History tells us that they don’t. So the Clinton Justice Department believed Bill Gates and his Microsoft Empire are the moral equivalent of Lucifer. By contrast, the Bush Justice Department, administering the same laws, believes that the company has committed no crime. Someone must be wrong. Was the Sherman Law changed?

No, the politically interpreted nature of this law changed with the change of administrations. So the Lyndon Johnson Justice Department claimed that IBM was violating the law, but the Nixon Justice Department--all sworn to administer these same laws--said the lawsuit was no big deal and settled it on easy terms.

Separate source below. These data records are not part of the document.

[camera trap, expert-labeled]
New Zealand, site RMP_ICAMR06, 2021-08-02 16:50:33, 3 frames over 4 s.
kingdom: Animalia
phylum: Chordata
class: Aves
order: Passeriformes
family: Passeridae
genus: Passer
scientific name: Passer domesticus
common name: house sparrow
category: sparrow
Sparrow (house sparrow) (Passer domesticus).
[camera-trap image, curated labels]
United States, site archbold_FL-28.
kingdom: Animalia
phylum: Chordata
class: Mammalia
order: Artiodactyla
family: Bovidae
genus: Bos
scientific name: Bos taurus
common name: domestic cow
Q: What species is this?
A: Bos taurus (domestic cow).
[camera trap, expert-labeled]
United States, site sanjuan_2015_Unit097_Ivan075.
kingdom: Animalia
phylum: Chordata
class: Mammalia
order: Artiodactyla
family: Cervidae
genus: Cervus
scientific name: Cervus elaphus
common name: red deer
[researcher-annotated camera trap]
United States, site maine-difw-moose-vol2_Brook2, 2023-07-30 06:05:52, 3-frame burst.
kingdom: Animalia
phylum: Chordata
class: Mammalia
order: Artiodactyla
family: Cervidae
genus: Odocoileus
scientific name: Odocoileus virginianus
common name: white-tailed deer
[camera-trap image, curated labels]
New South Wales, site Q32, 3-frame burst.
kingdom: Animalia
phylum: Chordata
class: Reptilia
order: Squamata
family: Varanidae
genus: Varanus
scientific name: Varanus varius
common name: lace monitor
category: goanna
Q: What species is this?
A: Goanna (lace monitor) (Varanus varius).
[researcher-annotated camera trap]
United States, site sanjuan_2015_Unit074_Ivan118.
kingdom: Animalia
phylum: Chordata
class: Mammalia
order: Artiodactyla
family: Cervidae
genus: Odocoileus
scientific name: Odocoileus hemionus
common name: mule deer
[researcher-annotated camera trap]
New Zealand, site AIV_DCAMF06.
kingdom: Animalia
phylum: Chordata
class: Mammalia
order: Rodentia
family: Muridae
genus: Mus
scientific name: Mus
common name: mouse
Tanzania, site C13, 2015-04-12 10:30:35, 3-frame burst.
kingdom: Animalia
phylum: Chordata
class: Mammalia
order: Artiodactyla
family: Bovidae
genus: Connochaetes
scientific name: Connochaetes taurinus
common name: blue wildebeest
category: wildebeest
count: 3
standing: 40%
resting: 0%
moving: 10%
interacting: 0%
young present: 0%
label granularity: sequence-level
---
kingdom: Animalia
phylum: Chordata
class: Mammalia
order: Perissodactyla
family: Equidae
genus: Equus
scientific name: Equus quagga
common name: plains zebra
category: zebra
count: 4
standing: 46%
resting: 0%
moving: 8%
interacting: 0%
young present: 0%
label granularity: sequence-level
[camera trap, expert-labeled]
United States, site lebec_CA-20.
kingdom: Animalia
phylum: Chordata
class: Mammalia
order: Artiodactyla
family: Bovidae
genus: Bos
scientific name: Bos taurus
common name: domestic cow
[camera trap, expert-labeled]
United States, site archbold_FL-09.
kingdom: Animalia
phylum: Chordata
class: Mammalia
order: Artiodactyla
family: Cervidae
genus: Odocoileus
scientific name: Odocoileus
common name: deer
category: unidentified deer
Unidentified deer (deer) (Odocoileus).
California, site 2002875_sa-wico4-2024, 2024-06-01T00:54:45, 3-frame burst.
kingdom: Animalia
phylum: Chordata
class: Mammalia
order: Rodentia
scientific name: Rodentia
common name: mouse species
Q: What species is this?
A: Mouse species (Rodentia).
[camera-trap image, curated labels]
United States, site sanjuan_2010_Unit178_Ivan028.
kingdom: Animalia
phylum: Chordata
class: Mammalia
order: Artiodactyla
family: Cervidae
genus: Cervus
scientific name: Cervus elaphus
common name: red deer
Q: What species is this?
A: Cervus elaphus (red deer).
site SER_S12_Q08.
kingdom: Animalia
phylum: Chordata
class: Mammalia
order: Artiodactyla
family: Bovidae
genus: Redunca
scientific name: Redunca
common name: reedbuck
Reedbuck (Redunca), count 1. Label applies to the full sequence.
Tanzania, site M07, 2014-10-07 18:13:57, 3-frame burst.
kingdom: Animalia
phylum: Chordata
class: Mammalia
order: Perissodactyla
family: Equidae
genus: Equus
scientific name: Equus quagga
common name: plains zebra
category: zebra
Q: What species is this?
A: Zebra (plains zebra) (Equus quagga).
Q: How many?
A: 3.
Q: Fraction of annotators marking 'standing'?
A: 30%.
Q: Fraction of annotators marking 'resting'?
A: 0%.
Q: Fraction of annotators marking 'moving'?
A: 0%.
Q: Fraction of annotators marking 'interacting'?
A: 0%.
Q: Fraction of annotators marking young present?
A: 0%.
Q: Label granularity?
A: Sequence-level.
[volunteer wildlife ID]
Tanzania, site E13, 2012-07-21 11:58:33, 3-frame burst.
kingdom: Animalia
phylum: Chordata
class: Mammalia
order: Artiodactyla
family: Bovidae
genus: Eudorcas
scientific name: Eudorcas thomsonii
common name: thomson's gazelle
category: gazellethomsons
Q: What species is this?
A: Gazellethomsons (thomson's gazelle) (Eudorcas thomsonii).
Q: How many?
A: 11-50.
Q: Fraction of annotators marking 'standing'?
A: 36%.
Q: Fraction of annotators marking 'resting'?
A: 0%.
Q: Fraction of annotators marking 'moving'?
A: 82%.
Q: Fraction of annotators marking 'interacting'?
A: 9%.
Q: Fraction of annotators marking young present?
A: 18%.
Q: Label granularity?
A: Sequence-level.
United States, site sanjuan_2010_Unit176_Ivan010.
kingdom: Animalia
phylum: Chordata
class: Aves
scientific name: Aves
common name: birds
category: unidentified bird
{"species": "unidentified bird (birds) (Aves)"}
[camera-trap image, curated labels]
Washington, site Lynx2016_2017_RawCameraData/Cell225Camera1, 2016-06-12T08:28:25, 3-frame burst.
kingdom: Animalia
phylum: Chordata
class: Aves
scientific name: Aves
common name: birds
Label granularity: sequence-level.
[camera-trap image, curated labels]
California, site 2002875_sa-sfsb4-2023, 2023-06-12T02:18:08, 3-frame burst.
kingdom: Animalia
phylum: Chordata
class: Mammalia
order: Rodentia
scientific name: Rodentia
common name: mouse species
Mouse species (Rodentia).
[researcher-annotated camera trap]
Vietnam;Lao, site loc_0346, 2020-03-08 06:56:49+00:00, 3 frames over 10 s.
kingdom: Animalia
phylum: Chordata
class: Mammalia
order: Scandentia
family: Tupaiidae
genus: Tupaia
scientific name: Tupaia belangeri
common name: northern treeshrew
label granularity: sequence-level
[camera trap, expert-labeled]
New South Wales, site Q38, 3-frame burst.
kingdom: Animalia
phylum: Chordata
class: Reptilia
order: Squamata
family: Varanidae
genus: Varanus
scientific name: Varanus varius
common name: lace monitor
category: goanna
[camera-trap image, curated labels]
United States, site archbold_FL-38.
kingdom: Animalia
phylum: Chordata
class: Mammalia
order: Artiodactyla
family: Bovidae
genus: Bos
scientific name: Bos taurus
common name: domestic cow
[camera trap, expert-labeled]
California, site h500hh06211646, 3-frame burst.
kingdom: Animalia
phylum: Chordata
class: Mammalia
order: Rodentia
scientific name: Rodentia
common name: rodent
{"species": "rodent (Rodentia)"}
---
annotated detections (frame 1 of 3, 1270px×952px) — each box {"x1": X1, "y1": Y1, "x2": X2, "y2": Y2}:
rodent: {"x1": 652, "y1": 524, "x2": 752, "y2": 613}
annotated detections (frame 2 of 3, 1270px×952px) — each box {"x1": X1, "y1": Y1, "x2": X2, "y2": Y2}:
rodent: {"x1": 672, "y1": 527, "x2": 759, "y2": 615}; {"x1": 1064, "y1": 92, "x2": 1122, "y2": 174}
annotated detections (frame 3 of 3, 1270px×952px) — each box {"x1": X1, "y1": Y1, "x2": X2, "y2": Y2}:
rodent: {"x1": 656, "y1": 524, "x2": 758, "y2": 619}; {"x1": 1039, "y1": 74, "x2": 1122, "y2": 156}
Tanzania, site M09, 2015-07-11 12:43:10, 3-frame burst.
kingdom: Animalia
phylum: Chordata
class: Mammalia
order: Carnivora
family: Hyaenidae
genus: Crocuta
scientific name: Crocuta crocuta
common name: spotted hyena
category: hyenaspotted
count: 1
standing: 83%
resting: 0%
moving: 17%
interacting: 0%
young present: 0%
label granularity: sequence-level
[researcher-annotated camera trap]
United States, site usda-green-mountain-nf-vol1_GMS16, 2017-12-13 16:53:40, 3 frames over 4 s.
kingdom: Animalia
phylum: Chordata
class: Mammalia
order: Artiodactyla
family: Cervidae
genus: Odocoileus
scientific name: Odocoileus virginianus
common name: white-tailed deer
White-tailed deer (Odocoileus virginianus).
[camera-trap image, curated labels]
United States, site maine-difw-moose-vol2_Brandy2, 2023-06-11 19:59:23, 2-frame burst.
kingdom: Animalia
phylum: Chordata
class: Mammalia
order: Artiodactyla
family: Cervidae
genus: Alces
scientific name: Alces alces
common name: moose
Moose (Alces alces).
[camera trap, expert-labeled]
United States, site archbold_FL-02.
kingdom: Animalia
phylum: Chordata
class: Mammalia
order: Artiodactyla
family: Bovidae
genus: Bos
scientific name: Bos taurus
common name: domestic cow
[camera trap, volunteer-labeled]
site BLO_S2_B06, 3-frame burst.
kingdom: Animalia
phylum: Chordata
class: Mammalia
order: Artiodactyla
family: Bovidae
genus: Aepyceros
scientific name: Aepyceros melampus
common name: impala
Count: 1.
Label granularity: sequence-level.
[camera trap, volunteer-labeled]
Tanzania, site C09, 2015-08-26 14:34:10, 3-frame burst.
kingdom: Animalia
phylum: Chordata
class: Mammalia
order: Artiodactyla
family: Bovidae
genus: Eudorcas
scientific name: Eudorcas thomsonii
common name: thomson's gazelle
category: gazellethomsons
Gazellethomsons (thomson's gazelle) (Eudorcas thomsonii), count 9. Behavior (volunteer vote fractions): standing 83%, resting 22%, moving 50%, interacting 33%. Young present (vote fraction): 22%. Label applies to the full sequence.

The quixotic, insane quest of regulators will continue just as long as these laws are on the books and as long as these regulators feel compelled to impose a dictatorship of virtue. Most of the people in Cervantes’s delightful novel “Don Quixote” could see that this poor man was crazy. Are Americans ready to understand that our regulatory masters are charging into windmills? That their golden helmets are nothing but shaving basins? That their schemes are about a century behind the times?

I would rather take my chances with the IBMs, the Microsofts, or even the Nasdaqs of this world. After all, no one forces me to buy Gates’s software or IBM’s product or to use Nasdaq’s trading platform. Unfortunately, the government can and does force me--through the coercive power of taxation--to pay for its wretched bureaucracies, whose only products are inefficiency, politics, and endless confusion.